ERFORDERLICHE SCHRITTE
1 - Welchen Preisrahmen nennt der Forumsbeitrag zur Monitorwahl?
2 - Übersetzen Sie den Satz „Ich habe einen neuen Computer zusammengebaut und benötige nun einen neuen Bildschirm.“ aus dem Forumsbeitrag zur Monitorwahl ins Englische.
3 - Setzen Sie den Forumsbeitrag zur Monitorwahl im Anschluss an seinen letzten Satz fort.

VORLIEGENDER TEXT
# Welcher Monitor? 21:9 oder 16:9?



## power13 (1. Oktober 2019)

Hi zusammen

Ich habe einen neuen Computer zusammengebaut und benötige nun einen neuen Bildschirm.

1.) Wie hoch ist dein Kapital bzw. der Preisrahmen in dem du dich bewegen kannst?
Bis ca. CHF 450.-

2.) Besitzt du noch einen alten Monitor bei dem du dir nicht sicher bist, ob sich ein Upgrade bzw. Neukauf lohnen würde?
Nein

3.) Welche Grafikkarte ist in deinem PC verbaut? (Wichtig bezüglich der Auflösung!)
Gigabyte GeForce RTX 2060 Super Gaming OC - 8GB

4.) Wie sieht der geplante Verwendungszweck schwerpunktmäßig aus? Gaming, Film/Foto-Bearbeitung, Office oder Allround?
Gaming (Ghost Recon Breakpoint, Battlefield, The Division (2), Dota) und Allround

5.) Hast du spezielle Wünsche oder Anforderungen an das Produkt?
Helligkeit ab ca. 300 cd/m²
Kontrast 1000:1, 3000:1 wäre aber besser bzw. willkommen
Latenz <= 5ms
Bei der Frequenz bin ich mir noch uneinig, 60Hz mind, ob ich bei mehr als 60Hz einen Unterschied sehen würde, müsste ich einmal testen.
Auflösung denke ich 2k oder 4k, 1080p ist heute nicht mehr angesagt?
Bei der grösse ist 34" etwa das Maximum.

Heute habe ich einen Samsung P2250.

Beim Format bin ich mir noch nicht sicher.
21:9 soll besser sein für Ego Shooter, da man ein breiteres Sichtfeld hat.
Wenn man den PC dann aber für den Alltag benutzt, geht einem dann das Format 21:9 nicht auf die Nerven? Websites sind ja z.B nicht auf 21:9 optimiert.

DATENSÄTZE
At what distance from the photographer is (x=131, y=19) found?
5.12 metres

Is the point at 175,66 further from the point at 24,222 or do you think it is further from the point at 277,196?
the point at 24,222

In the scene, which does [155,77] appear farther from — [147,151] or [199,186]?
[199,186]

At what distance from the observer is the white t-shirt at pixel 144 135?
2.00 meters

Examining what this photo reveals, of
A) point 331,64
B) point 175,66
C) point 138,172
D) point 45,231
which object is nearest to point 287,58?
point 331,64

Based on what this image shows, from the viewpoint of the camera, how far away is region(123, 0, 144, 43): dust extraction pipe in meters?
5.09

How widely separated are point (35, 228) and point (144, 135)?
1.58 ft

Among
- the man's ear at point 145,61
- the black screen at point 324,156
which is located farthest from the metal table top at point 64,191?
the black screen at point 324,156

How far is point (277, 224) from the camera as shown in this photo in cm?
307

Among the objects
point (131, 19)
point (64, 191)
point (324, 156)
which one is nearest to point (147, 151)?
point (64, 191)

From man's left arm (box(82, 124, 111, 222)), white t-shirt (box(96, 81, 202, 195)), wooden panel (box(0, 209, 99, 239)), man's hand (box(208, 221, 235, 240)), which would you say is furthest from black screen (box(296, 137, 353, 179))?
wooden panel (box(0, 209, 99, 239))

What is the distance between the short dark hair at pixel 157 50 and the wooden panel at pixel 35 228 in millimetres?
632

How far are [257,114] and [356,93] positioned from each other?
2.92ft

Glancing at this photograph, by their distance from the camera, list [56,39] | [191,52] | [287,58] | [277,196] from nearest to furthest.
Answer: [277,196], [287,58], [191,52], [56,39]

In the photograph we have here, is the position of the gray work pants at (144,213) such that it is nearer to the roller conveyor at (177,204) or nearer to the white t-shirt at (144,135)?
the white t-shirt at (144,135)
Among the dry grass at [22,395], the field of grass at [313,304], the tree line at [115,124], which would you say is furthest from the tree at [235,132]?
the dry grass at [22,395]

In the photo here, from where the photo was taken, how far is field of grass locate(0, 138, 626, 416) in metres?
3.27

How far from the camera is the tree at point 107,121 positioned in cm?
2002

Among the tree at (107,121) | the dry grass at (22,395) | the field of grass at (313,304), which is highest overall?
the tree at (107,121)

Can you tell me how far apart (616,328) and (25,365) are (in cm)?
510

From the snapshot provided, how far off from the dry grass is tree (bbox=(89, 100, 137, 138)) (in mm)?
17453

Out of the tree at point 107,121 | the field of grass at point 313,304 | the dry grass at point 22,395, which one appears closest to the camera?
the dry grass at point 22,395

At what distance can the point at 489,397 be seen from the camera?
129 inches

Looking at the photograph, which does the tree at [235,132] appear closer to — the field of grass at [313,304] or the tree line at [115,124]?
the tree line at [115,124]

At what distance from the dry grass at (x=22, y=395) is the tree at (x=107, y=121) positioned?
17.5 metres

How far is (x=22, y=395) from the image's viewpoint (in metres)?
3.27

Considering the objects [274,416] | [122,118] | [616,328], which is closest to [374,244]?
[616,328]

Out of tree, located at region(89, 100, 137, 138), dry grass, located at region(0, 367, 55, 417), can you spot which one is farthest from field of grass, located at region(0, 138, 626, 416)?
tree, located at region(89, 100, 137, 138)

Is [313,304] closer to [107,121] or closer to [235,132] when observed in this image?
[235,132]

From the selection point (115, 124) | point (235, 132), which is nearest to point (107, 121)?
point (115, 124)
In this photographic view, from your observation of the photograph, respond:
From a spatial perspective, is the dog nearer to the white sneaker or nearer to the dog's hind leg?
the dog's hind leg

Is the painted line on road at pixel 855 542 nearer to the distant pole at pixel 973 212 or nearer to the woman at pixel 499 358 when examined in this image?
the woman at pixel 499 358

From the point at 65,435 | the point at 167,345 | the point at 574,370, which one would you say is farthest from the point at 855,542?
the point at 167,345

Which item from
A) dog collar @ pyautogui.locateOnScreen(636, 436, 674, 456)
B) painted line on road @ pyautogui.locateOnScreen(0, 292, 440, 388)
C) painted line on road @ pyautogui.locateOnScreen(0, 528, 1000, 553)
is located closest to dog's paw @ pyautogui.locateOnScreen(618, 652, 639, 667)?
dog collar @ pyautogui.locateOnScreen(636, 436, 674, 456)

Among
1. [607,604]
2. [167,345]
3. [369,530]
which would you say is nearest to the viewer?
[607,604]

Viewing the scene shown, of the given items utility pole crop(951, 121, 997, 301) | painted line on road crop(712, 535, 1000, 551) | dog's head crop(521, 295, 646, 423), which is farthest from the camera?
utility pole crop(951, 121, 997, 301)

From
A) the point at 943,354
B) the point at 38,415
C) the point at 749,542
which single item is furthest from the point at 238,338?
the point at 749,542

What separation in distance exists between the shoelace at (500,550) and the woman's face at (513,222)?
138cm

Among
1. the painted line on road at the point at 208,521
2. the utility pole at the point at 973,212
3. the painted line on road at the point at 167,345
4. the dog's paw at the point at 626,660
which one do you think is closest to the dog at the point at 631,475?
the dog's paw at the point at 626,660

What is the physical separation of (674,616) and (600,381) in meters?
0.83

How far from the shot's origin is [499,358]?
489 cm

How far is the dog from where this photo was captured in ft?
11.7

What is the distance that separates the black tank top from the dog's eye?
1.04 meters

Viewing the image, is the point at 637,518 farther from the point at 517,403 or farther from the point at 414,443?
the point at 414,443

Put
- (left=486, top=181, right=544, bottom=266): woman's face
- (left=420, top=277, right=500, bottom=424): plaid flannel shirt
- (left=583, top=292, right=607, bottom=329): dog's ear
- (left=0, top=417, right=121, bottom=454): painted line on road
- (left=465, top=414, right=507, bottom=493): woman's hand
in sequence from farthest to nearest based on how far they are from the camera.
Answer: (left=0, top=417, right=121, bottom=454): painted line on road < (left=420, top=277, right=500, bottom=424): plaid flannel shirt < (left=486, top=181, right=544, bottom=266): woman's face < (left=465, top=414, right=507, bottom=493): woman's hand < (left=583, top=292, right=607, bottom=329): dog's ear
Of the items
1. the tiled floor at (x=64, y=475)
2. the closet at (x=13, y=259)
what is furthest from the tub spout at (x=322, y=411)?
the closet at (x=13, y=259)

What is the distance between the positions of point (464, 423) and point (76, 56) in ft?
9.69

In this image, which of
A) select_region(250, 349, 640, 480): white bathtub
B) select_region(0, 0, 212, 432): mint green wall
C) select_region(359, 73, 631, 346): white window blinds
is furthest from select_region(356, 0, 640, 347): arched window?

ANTWORTEN JE AUFGABE
1 - Bis etwa CHF 450.

2 - I have built a new computer and now need a new monitor.

3 -
Bisher hatte ich aber auch nur 16:9.

Gemäss Low vs Ultra on Ghost Recon Breakpoint with GeForce RTX 2060 Super 8GB 1080p,1440p,4K
Wenn die Auflösung 4k ist, schafft meine Graka im Ghost Recon Breakpoint auf Ultra Settings nur noch 12fps.
Wenn die Auflösung 4k ist, schafft meine Graka im Ghost Recon Breakpoint auf High Settings nur noch 23fps.
Wenn die Auflösung 1440p ist, schafft meine Graka im Ghost Recon Breakpoint auf Ultra Settings nur noch 26fps.
Wenn die Auflösung 1440p ist, schafft meine Graka im Ghost Recon Breakpoint auf High Settings 53fps.

Könnte ich mit einem 4k Monitor Ego Shooter einfach auf 1440p zocken und dann wird das einfach hochskaliert?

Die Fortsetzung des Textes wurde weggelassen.